Selon les détails de cet entretien rapportés par l’agence Anadolu, le chef de l’État iranien a justifié la riposte de Téhéran. Dans une déclaration publiée sur le réseau social X, Masoud Pezeshkian a souligné que son pays n’était pas à l’initiative du conflit, qualifiant la légitime défense de droit naturel. Pour Téhéran, toute perspective d’apaisement reste conditionnée à une exigence majeure : l’arrêt immédiat de l’utilisation des bases américaines implantées dans la région pour viser le territoire iranien. Le dirigeant a également exclu toute fin de la guerre sans la garantie absolue qu’aucune nouvelle attaque ne ciblera l’Iran à l’avenir.

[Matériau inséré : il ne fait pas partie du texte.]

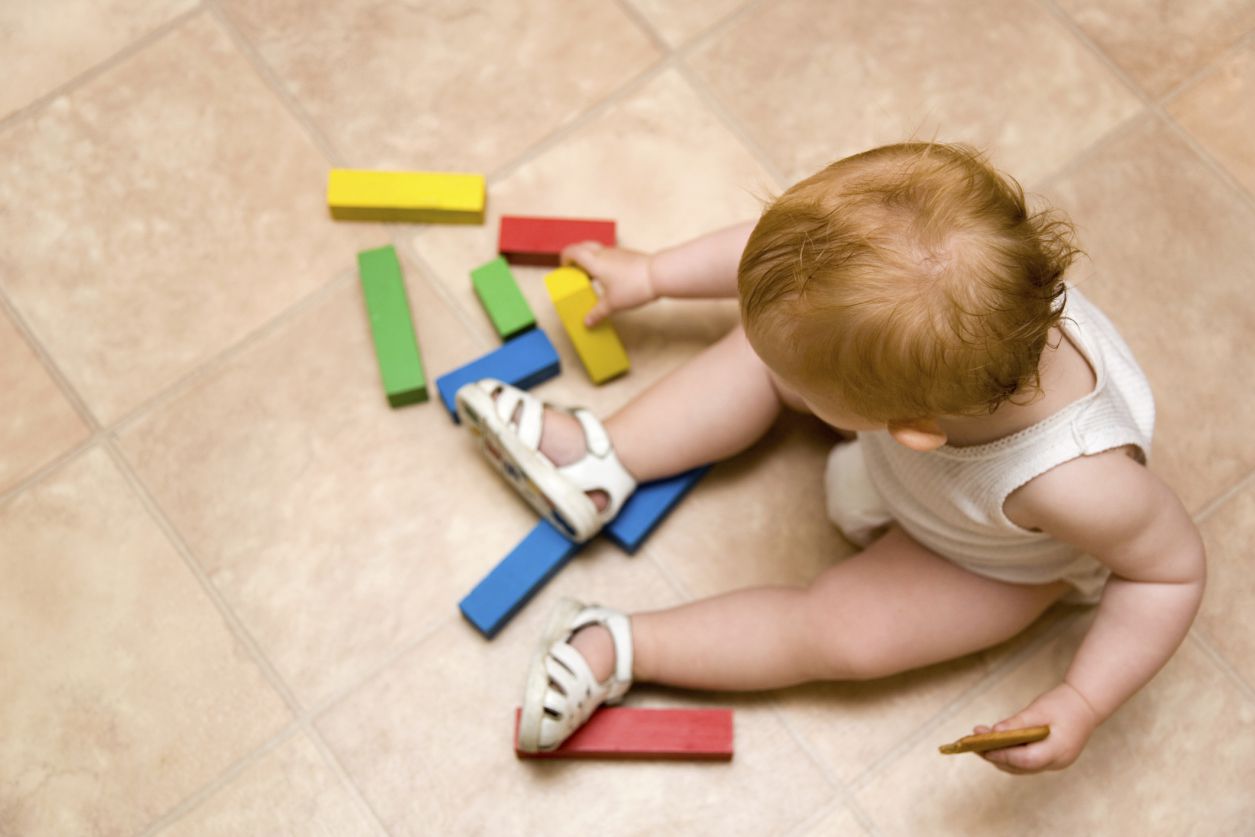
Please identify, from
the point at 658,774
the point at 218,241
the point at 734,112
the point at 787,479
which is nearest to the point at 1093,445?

Face à ces déclarations, Emmanuel Macron a fait part de son intransigeance concernant les intérêts de son pays. Le locataire de l’Élysée a jugé inadmissible que la France figure parmi les cibles de cette guerre, précisant que l’intervention militaire de Paris s’inscrit dans un cadre strictement défensif visant à protéger ses partenaires et la liberté de navigation. Le président français a formellement demandé à Téhéran de cesser ses attaques contre les pays de la région, qu’elles soient menées directement ou par l’intermédiaire de groupes affiliés, notamment en Irak et au Liban. Le rétablissement de la sécurité dans le détroit d’Ormuz a également été érigé en priorité par la diplomatie française.
Outre le volet purement militaire, les questions consulaires ont occupé une place importante dans les discussions. Emmanuel Macron a exhorté les autorités iraniennes à libérer au plus vite les ressortissants français Cécile Kohler et Jacques Paris, afin de leur permettre de regagner la France en toute sécurité.
Cette passe d’armes téléphonique intervient dans un contexte de crise ouverte. Depuis l’offensive militaire lancée par Israël et les États-Unis le 28 février contre l’Iran, Téhéran a multiplié les frappes de représailles. Ces opérations ont visé des installations en Israël, mais également des bases américaines situées au Qatar, à Bahreïn et aux Émirats arabes unis. Une insécurité régionale grandissante qui engendre des dommages collatéraux importants, ayant notamment contraint à la suspension des opérations du centre logistique de l’OMS basé à Dubaï. Du côté iranien, les responsables officiels font état d’un lourd bilan dépassant les 1 348 morts et 17 000 blessés depuis le début de cette nouvelle escalade.